▸ Task brief
Which lines of the data hold the word "United"? Copy all of them.

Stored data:
○ ○ ○ ○

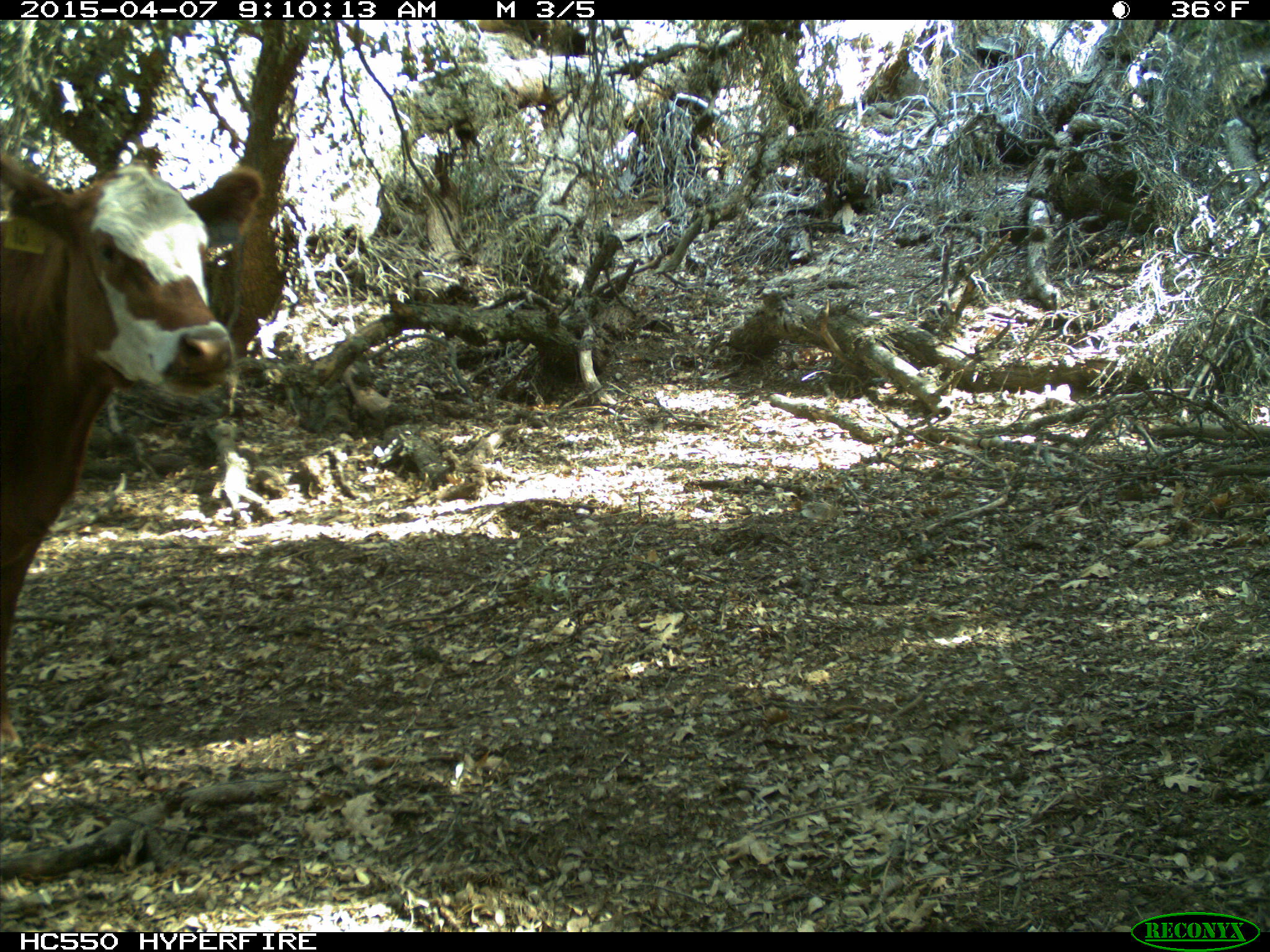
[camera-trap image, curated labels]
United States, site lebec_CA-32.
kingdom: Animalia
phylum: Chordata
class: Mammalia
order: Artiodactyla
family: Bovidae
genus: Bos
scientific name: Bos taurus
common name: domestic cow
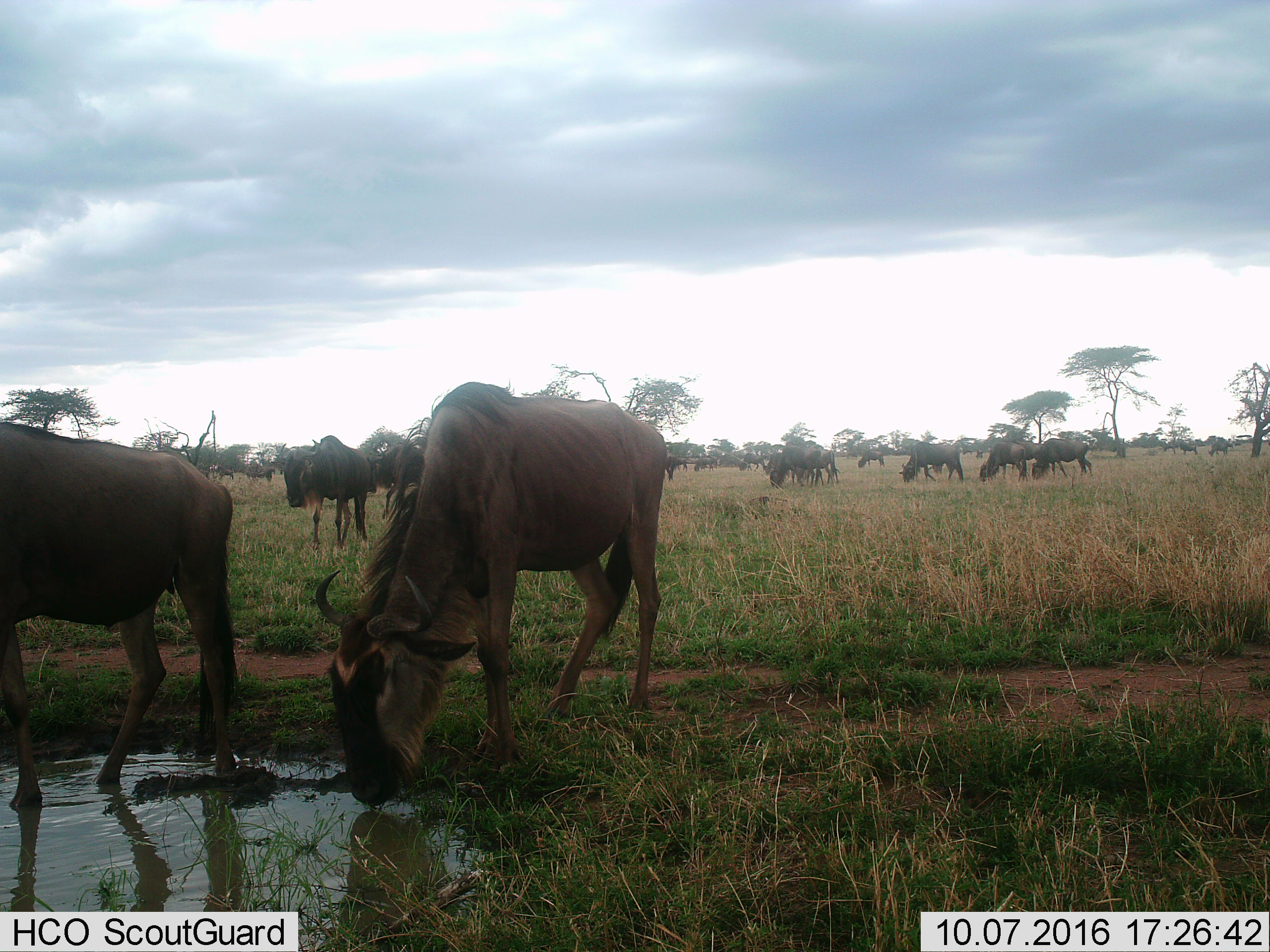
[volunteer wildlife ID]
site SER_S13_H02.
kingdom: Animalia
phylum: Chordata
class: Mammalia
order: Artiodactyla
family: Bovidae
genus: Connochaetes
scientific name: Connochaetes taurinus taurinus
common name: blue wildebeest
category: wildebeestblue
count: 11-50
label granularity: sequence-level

○ ○ ○ ○

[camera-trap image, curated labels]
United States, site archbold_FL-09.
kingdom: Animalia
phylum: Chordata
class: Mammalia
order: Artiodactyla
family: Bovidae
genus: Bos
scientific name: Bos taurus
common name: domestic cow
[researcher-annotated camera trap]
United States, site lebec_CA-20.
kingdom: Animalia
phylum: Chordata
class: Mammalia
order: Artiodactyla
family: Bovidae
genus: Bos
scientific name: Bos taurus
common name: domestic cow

○ ○ ○ ○

▸ Expected answer
United States, site lebec_CA-32.
United States, site archbold_FL-09.
United States, site lebec_CA-20.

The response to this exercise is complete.